We have team members who actively participate in some combination of
Mailing List, Forums and IRC  and may not be registered in Launchpad.
So who votes?  The team can take advantage of Launchpad for voting but
only if those who are on the team are registered in Launchpad.  There
is also the option of using Survey Monkey or some other
surveying/voting site.  Also, people have mentioned the Leader
facilities the discussion but only votes when the team is deadlocked
on an issue.  How do we want to proceed with this as well?

 I don't believe we can call for a vote on the channel(s) purpose
until we clarify how we should vote.  Also, who votes. This is a very
important topic and I don't think the vote should be rushed.  I
propose that we figure out who votes and what method we will use then
we - call for the vote on the 4th leave the vote open for a week, this
will give week to get the guidelines written and presented to the list
and forums, and we roll out any changes and the guidelines the week of
Feb 18th, 2010.

Thoughts on this before the meeting?

Thanks everyone hope to see you at the meeting on Thursday at 1900UTC.

Amber
--
Amber Graner//akgraner//

https://lists.ubuntu.com/archives/ub...ry/002435.html

----------


## akgraner

Hi all,

Great Meeting on Thursday!  For those who could not attend included is
the link to the agenda, notes and logs.
http://wiki.ubuntu-women.org/Meetings/20100121

It was determined that a vote on the IRC Purpose and Logging would be
voted upon from January 28th, 2010 through February 4, 2010.  The next
issue was who votes?  The Ubuntu Women Team - who makes up the Ubuntu
Women Team?  Since the Ubuntu Women Project Team Members use all or
some combination of IRC, Mailing List and Forums, and we needed to
identify who the team members were, it was decided that Launchpad
would be the list used to identify the team. If you are a member of
the Ubuntu Women team and are not registered in Launchpad please do so
before January 26th, 2010.  You must join the team before January
26th, 2010 in order to vote on the IRC Purpose and Logging Options.

The vote will be a ranking vote.  Consisting of the 4 options
discussed at the meeting.  Survey Monkey or Condorcet will be used and
sent to the email address of the team members in Launchpad. Please
make sure your email address is up to date.

It was suggested that for future voting  we need to set a minimum
amount of time a team member must be on the team in order to vote.
One suggestion was once a month.  This would keep people from joining
the team just to skew the vote.  Let's hear your suggestions, please.

Once the minimum time a member must be on the team is set, then the
guidelines for team voting/elections will be in place.  I will NOT be
voting. I will vote only if the team is deadlocked. If anyone
disagrees please let me know.

Below is a link to a meeting survey - Please take a moment to fill it
out,  as it will decide the next meeting date and time.  The survey
will close on Saturday, January 30, 2010 at 2400 UTC/1900 EST.

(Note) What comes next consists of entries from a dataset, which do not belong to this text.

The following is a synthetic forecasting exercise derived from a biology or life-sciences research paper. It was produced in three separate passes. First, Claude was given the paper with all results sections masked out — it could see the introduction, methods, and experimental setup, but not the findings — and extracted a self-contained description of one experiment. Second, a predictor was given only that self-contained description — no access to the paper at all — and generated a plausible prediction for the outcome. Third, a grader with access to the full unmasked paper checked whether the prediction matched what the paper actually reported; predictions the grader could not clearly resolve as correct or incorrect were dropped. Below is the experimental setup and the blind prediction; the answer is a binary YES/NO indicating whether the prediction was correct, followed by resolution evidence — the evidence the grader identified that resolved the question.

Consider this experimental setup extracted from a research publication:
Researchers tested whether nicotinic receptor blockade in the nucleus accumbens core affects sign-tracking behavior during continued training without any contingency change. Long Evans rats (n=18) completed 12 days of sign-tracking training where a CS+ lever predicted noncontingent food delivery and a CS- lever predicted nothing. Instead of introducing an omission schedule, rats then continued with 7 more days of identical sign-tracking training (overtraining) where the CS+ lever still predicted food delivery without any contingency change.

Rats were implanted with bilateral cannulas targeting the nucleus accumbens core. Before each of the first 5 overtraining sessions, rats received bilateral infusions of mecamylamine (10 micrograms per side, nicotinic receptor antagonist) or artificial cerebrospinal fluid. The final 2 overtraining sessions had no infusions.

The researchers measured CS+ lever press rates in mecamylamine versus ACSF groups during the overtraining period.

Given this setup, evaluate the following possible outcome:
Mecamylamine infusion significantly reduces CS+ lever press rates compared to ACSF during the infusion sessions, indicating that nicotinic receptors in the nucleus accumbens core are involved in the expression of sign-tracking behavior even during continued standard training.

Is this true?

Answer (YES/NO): NO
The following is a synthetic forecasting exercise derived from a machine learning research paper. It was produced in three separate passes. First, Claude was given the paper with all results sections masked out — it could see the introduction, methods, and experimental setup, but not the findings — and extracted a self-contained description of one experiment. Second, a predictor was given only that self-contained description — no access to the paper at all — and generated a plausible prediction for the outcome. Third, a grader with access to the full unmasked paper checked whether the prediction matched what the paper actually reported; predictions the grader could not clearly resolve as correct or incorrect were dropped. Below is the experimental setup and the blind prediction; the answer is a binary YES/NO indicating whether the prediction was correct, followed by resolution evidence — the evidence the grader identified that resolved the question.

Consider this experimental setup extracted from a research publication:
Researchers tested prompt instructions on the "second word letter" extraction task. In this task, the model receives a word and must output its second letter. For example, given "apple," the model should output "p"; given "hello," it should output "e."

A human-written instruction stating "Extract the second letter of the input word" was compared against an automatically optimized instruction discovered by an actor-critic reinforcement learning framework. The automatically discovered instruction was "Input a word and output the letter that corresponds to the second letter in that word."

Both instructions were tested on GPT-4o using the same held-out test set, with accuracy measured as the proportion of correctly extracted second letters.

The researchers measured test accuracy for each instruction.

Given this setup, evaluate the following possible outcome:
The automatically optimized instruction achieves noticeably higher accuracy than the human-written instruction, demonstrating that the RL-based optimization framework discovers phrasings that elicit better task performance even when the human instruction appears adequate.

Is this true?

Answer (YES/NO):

http://www.surveymonkey.com/s/MJNXV9X

Remember to spread the word on the International Women's Day -
Competition!  - http://fridge.ubuntu.com/node/1969   All you have to
do is email how you discovered Ubuntu.  Please read the guidelines in
the Competition Announcement.   Also if you know other women (and
girls) who use Ubuntu encourage them to send in their stories as well.
  (Ubuntu Women Project members ARE eligible)

Also, if you get a chance please join the Ubuntu Learning and Beginner
Teams for Ubuntu User Days  -  January 23rd at 1200 UTC  -
http://fridge.ubuntu.com/node/1968 (sorry for the late reminder on
this one)

Thank you so much for an awesome meeting and I look forward to the
results of the survey and our next meeting.  Here is the link to the
next meeting http://wiki.ubuntu-women.org/Meeting...ary2010/Agenda
  - If you have ideas, suggestions, etc, that should be on the agenda
please add it, email me or the list and I'll add it to the agenda.

Thanks again!
 :Smile:  Amber

Orginially posted to the Ubuntu Women Mailing List by Amber Graner https://lists.ubuntu.com/archives/ub...ry/002442.html

----------


## elizabeth

The next meeting will be Tuesday, February 16, 2010 at 2100UTC in #ubuntu-women.  If you have anything you feel should be added to the agenda please do so at:

http://wiki.ubuntu-women.org/Meeting...ary2010/Agenda

Thanks!

----------


## akgraner

Hi all -

The links for the Agenda [1] , Notes [2], and Logs [3] from the
February 16, 2010 meeting can be found at the end of this email.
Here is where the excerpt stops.